In respect of a Target, cash leakage for these purposes means the aggregate 
estimated break value paid to dissenting Target shareholders by the liquidator 
agreed by the relevant Target Boards, BPIM and the liquidator. It is not 
intended to proceed with the merger if there are dissenting Target shareholders 
(unless they only represent an immaterial amount of the share capital of the 
Targets), this payment is not expected to be material. 
 
THE INTERNATIONAL BOARD 
 
The Boards have considered what the size and future constitution of the board 
of the Enlarged Company should be following the merger. It has been agreed 
that, subject to and immediately following the merger becoming effective the 
Board should comprise one director from each of the Companies. As a result, 
David Thomas and Kay Bendall will resign as directors of International and 
Kenneth Murray (being a director of Worldwide) and Victoria Killay (being a 
director of G&I) will be appointed as directors of International. This will 
reduce the aggregate number of directors across the Companies from 9 to 3 and 
will result in a cost saving of GBP88,000 per annum in aggregate across the 
Companies. 
 
CROSS SHAREHOLDINGS 
 
The Companies have, over the last few years, acquired shares in each other as 
part of each of their investment strategies. These shareholdings have been 
transferred to Investment Company Investments LLP as capital contributions to 
allow the proposed merger to proceed free of certain CA 2006 complications.

OBJECTIVE:
In the merger text above, what yearly cost saving will come from reducing the number of directors?

DATASET:
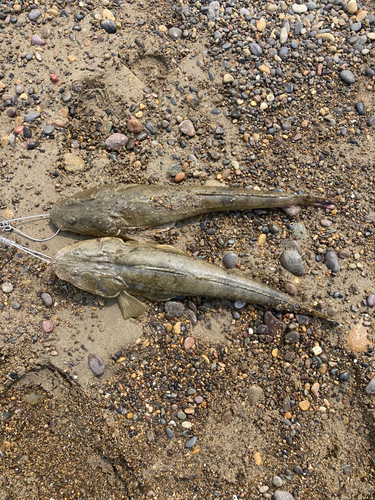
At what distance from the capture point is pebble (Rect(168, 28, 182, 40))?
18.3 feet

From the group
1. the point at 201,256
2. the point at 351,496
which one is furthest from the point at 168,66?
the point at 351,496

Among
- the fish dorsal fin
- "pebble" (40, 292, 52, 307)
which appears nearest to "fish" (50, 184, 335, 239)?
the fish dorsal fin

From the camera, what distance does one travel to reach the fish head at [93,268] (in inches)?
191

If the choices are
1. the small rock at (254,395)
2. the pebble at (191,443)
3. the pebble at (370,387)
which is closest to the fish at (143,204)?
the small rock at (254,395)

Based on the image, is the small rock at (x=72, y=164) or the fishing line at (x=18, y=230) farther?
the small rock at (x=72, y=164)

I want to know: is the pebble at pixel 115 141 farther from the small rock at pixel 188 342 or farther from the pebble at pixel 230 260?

---

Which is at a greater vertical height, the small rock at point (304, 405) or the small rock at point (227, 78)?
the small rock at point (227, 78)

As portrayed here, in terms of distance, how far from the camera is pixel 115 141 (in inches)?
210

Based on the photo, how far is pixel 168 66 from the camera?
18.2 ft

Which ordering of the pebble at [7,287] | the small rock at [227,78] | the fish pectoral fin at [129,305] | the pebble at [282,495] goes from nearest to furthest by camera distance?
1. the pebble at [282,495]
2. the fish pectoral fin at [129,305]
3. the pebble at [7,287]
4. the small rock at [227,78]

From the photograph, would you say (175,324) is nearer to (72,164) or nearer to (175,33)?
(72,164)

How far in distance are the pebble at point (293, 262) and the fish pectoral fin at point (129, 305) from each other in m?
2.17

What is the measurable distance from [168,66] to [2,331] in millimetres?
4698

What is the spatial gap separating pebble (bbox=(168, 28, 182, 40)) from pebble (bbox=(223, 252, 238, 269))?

OUTPUT OF THE TASK:
GBP88,000 per annum in aggregate across the Companies.